BEGIN

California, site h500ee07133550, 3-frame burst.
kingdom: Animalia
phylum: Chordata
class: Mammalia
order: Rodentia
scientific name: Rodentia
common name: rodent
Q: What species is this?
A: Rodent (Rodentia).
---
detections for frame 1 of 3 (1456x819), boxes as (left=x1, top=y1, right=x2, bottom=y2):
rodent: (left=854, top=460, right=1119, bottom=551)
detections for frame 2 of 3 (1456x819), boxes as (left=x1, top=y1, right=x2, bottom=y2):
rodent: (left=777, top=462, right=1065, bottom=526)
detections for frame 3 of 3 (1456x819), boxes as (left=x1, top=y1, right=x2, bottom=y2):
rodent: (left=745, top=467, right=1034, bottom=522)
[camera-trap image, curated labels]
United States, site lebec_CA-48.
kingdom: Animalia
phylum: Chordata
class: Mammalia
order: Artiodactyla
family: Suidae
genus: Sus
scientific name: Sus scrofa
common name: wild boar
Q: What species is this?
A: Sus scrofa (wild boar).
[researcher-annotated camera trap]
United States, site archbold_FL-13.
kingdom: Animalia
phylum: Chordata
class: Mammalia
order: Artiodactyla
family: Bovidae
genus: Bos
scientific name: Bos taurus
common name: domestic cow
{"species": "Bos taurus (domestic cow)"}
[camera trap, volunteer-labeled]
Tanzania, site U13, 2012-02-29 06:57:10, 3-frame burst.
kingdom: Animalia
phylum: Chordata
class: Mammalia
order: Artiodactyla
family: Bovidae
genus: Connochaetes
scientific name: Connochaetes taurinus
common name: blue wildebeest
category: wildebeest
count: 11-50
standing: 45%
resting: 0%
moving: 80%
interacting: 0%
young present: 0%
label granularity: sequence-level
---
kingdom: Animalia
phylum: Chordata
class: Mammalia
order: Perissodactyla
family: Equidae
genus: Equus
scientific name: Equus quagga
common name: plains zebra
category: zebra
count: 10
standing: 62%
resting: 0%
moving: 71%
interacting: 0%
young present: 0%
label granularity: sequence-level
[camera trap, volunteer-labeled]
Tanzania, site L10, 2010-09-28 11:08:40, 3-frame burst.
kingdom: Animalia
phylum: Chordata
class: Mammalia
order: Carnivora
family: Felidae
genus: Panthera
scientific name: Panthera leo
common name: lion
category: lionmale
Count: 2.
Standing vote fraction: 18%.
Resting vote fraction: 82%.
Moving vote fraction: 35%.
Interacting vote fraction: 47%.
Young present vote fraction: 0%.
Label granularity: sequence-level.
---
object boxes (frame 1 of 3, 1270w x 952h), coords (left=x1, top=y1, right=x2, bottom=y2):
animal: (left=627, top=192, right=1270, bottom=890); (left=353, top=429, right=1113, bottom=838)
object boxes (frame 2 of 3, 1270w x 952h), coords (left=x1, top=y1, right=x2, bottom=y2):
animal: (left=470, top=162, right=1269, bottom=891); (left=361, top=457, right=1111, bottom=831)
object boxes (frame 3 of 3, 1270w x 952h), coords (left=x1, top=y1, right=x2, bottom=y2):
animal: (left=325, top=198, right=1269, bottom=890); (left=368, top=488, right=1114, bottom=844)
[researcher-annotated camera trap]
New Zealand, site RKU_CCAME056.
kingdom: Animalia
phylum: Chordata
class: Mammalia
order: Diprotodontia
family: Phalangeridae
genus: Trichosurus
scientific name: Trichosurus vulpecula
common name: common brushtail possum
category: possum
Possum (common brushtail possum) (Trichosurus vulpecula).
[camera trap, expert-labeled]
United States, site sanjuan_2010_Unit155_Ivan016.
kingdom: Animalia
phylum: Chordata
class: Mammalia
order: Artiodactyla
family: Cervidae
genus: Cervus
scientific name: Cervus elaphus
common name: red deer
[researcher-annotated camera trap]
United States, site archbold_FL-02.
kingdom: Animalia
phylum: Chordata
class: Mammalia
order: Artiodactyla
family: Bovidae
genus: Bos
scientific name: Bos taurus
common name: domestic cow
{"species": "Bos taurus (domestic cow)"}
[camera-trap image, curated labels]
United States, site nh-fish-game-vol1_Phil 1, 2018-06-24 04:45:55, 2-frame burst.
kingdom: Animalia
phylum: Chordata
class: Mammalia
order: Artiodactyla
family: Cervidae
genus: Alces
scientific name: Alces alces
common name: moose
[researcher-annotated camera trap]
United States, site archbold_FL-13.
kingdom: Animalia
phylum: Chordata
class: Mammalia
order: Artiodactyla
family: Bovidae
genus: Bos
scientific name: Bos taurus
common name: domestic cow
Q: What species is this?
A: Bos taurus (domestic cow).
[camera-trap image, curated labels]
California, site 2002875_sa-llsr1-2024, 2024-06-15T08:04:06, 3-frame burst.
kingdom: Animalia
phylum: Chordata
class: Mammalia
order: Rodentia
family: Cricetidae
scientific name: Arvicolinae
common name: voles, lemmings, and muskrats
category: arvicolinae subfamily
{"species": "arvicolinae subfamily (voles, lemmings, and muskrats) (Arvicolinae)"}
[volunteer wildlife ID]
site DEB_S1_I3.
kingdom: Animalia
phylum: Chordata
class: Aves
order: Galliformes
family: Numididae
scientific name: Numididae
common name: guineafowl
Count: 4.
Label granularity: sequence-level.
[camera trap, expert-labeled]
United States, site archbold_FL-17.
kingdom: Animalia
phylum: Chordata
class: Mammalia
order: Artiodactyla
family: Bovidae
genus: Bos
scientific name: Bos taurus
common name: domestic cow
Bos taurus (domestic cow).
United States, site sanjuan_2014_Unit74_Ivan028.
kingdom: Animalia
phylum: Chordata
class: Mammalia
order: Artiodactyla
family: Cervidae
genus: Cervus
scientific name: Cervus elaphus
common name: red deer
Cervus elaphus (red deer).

END

#### Prompt:
Provide a verbatim reproduction of all the records.

#### Task answer:
California, site h500ee07133550, 3-frame burst.
kingdom: Animalia
phylum: Chordata
class: Mammalia
order: Rodentia
scientific name: Rodentia
common name: rodent
Q: What species is this?
A: Rodent (Rodentia).
---
detections for frame 1 of 3 (1456x819), boxes as (left=x1, top=y1, right=x2, bottom=y2):
rodent: (left=854, top=460, right=1119, bottom=551)
detections for frame 2 of 3 (1456x819), boxes as (left=x1, top=y1, right=x2, bottom=y2):
rodent: (left=777, top=462, right=1065, bottom=526)
detections for frame 3 of 3 (1456x819), boxes as (left=x1, top=y1, right=x2, bottom=y2):
rodent: (left=745, top=467, right=1034, bottom=522)
[camera-trap image, curated labels]
United States, site lebec_CA-48.
kingdom: Animalia
phylum: Chordata
class: Mammalia
order: Artiodactyla
family: Suidae
genus: Sus
scientific name: Sus scrofa
common name: wild boar
Q: What species is this?
A: Sus scrofa (wild boar).
[researcher-annotated camera trap]
United States, site archbold_FL-13.
kingdom: Animalia
phylum: Chordata
class: Mammalia
order: Artiodactyla
family: Bovidae
genus: Bos
scientific name: Bos taurus
common name: domestic cow
{"species": "Bos taurus (domestic cow)"}
[camera trap, volunteer-labeled]
Tanzania, site U13, 2012-02-29 06:57:10, 3-frame burst.
kingdom: Animalia
phylum: Chordata
class: Mammalia
order: Artiodactyla
family: Bovidae
genus: Connochaetes
scientific name: Connochaetes taurinus
common name: blue wildebeest
category: wildebeest
count: 11-50
standing: 45%
resting: 0%
moving: 80%
interacting: 0%
young present: 0%
label granularity: sequence-level
---
kingdom: Animalia
phylum: Chordata
class: Mammalia
order: Perissodactyla
family: Equidae
genus: Equus
scientific name: Equus quagga
common name: plains zebra
category: zebra
count: 10
standing: 62%
resting: 0%
moving: 71%
interacting: 0%
young present: 0%
label granularity: sequence-level
[camera trap, volunteer-labeled]
Tanzania, site L10, 2010-09-28 11:08:40, 3-frame burst.
kingdom: Animalia
phylum: Chordata
class: Mammalia
order: Carnivora
family: Felidae
genus: Panthera
scientific name: Panthera leo
common name: lion
category: lionmale
Count: 2.
Standing vote fraction: 18%.
Resting vote fraction: 82%.
Moving vote fraction: 35%.
Interacting vote fraction: 47%.
Young present vote fraction: 0%.
Label granularity: sequence-level.
---
object boxes (frame 1 of 3, 1270w x 952h), coords (left=x1, top=y1, right=x2, bottom=y2):
animal: (left=627, top=192, right=1270, bottom=890); (left=353, top=429, right=1113, bottom=838)
object boxes (frame 2 of 3, 1270w x 952h), coords (left=x1, top=y1, right=x2, bottom=y2):
animal: (left=470, top=162, right=1269, bottom=891); (left=361, top=457, right=1111, bottom=831)
object boxes (frame 3 of 3, 1270w x 952h), coords (left=x1, top=y1, right=x2, bottom=y2):
animal: (left=325, top=198, right=1269, bottom=890); (left=368, top=488, right=1114, bottom=844)
[researcher-annotated camera trap]
New Zealand, site RKU_CCAME056.
kingdom: Animalia
phylum: Chordata
class: Mammalia
order: Diprotodontia
family: Phalangeridae
genus: Trichosurus
scientific name: Trichosurus vulpecula
common name: common brushtail possum
category: possum
Possum (common brushtail possum) (Trichosurus vulpecula).
[camera trap, expert-labeled]
United States, site sanjuan_2010_Unit155_Ivan016.
kingdom: Animalia
phylum: Chordata
class: Mammalia
order: Artiodactyla
family: Cervidae
genus: Cervus
scientific name: Cervus elaphus
common name: red deer
[researcher-annotated camera trap]
United States, site archbold_FL-02.
kingdom: Animalia
phylum: Chordata
class: Mammalia
order: Artiodactyla
family: Bovidae
genus: Bos
scientific name: Bos taurus
common name: domestic cow
{"species": "Bos taurus (domestic cow)"}
[camera-trap image, curated labels]
United States, site nh-fish-game-vol1_Phil 1, 2018-06-24 04:45:55, 2-frame burst.
kingdom: Animalia
phylum: Chordata
class: Mammalia
order: Artiodactyla
family: Cervidae
genus: Alces
scientific name: Alces alces
common name: moose
[researcher-annotated camera trap]
United States, site archbold_FL-13.
kingdom: Animalia
phylum: Chordata
class: Mammalia
order: Artiodactyla
family: Bovidae
genus: Bos
scientific name: Bos taurus
common name: domestic cow
Q: What species is this?
A: Bos taurus (domestic cow).
[camera-trap image, curated labels]
California, site 2002875_sa-llsr1-2024, 2024-06-15T08:04:06, 3-frame burst.
kingdom: Animalia
phylum: Chordata
class: Mammalia
order: Rodentia
family: Cricetidae
scientific name: Arvicolinae
common name: voles, lemmings, and muskrats
category: arvicolinae subfamily
{"species": "arvicolinae subfamily (voles, lemmings, and muskrats) (Arvicolinae)"}
[volunteer wildlife ID]
site DEB_S1_I3.
kingdom: Animalia
phylum: Chordata
class: Aves
order: Galliformes
family: Numididae
scientific name: Numididae
common name: guineafowl
Count: 4.
Label granularity: sequence-level.
[camera trap, expert-labeled]
United States, site archbold_FL-17.
kingdom: Animalia
phylum: Chordata
class: Mammalia
order: Artiodactyla
family: Bovidae
genus: Bos
scientific name: Bos taurus
common name: domestic cow
Bos taurus (domestic cow).
United States, site sanjuan_2014_Unit74_Ivan028.
kingdom: Animalia
phylum: Chordata
class: Mammalia
order: Artiodactyla
family: Cervidae
genus: Cervus
scientific name: Cervus elaphus
common name: red deer
Cervus elaphus (red deer).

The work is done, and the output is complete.